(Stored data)
++++++++
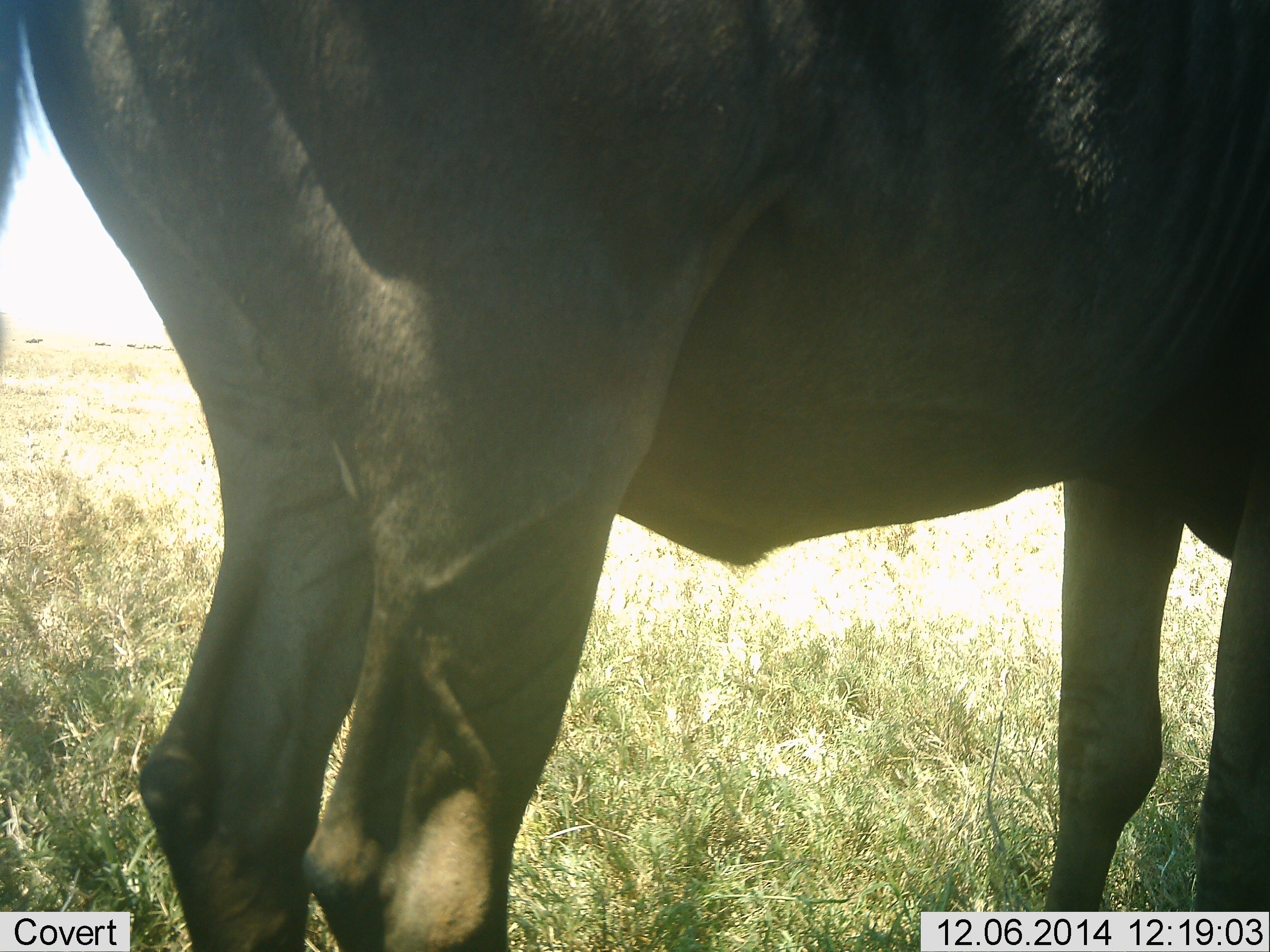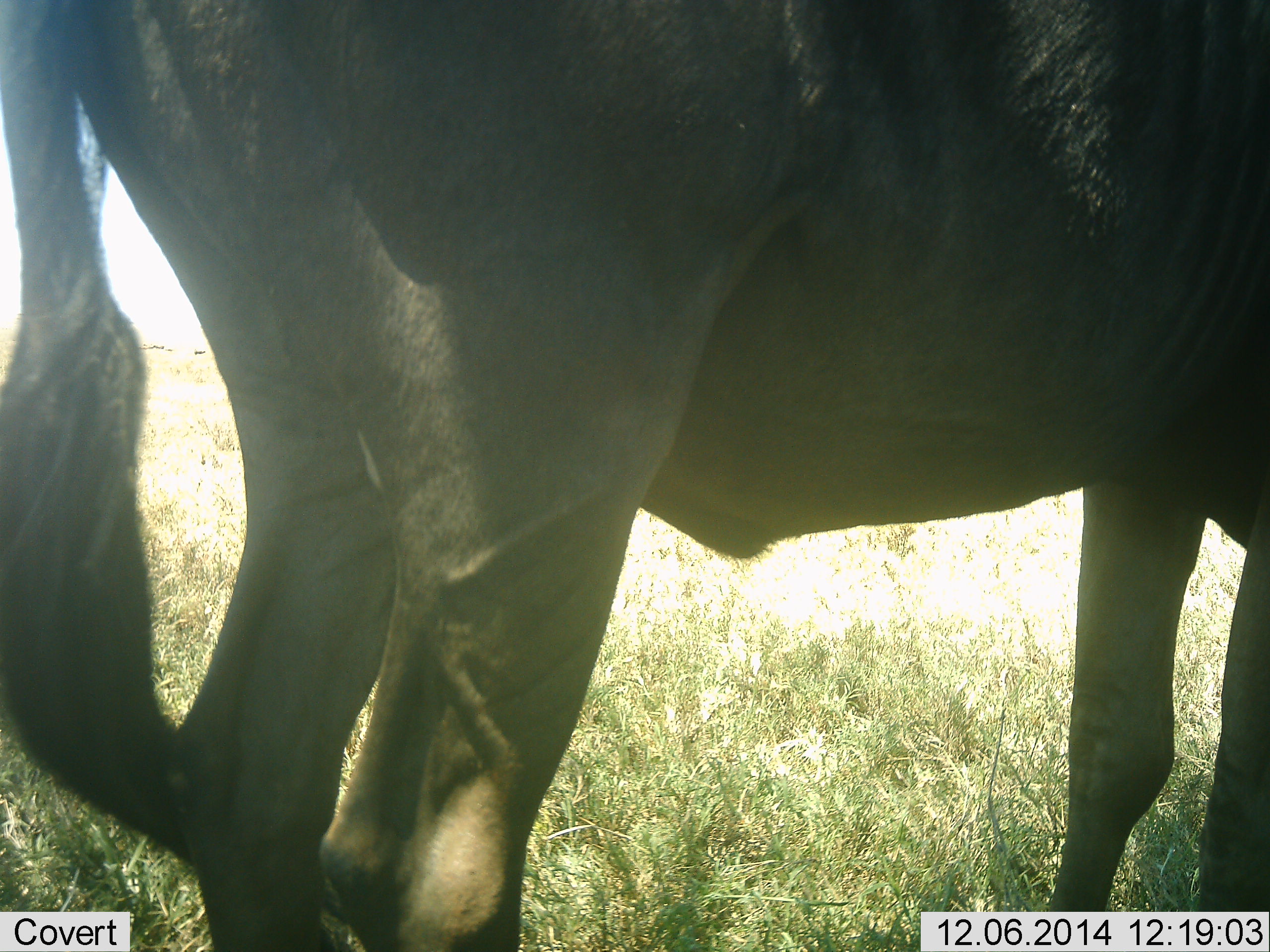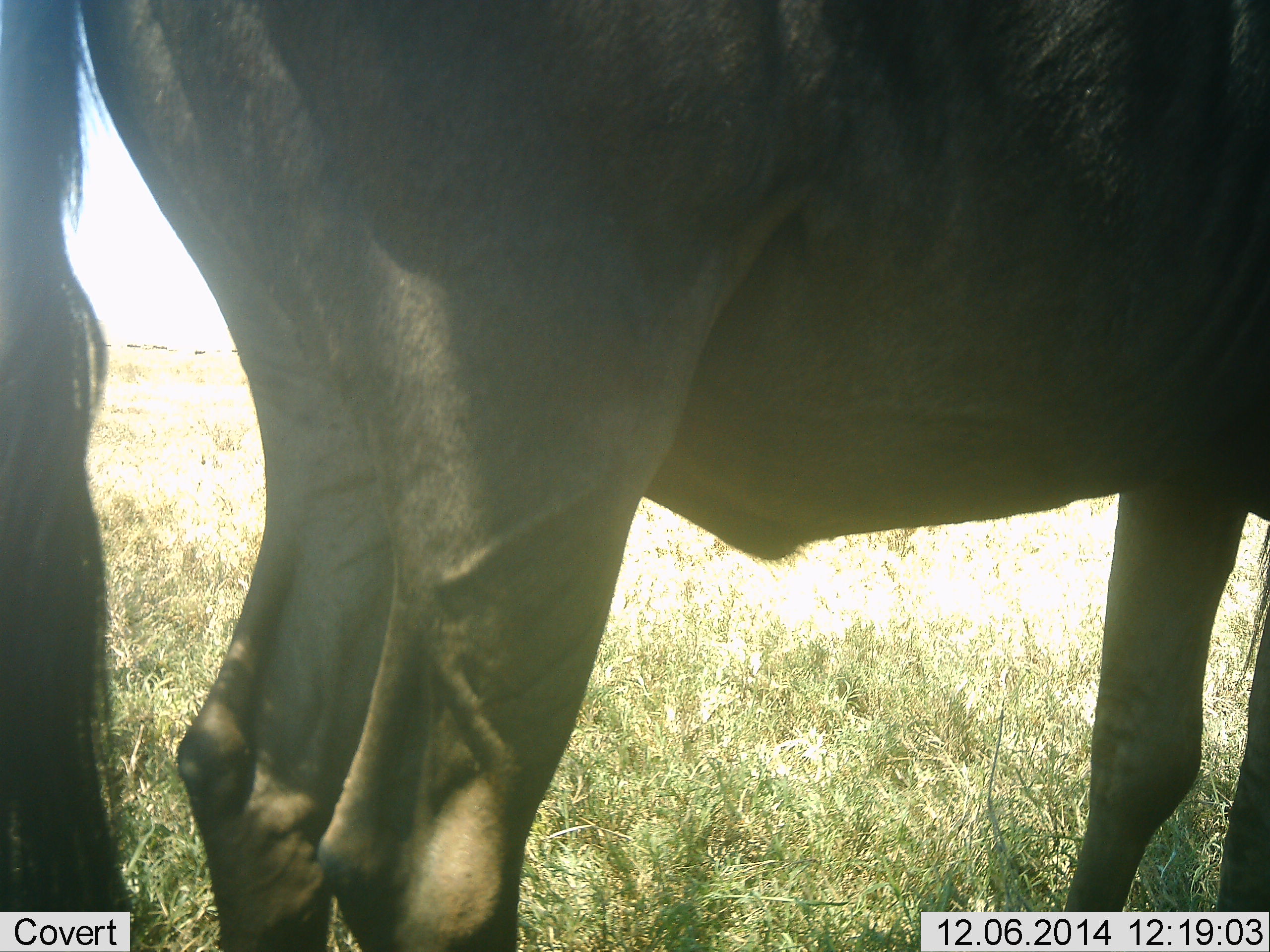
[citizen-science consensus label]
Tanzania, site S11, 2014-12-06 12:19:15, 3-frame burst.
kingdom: Animalia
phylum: Chordata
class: Mammalia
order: Artiodactyla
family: Bovidae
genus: Connochaetes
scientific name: Connochaetes taurinus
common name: blue wildebeest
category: wildebeest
Wildebeest (blue wildebeest) (Connochaetes taurinus), count 1. Behavior (volunteer vote fractions): standing 90%, resting 0%, moving 0%, interacting 0%. Young present (vote fraction): 0%. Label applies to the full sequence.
++++++++
__What to work on__: Write out exactly the final stretch of the records: the line containing "Tanzania, site S11, 2014-12-06" and every line after it, through the last, and nothing else.

__Task response__:
Tanzania, site S11, 2014-12-06 12:19:15, 3-frame burst.
kingdom: Animalia
phylum: Chordata
class: Mammalia
order: Artiodactyla
family: Bovidae
genus: Connochaetes
scientific name: Connochaetes taurinus
common name: blue wildebeest
category: wildebeest
Wildebeest (blue wildebeest) (Connochaetes taurinus), count 1. Behavior (volunteer vote fractions): standing 90%, resting 0%, moving 0%, interacting 0%. Young present (vote fraction): 0%. Label applies to the full sequence.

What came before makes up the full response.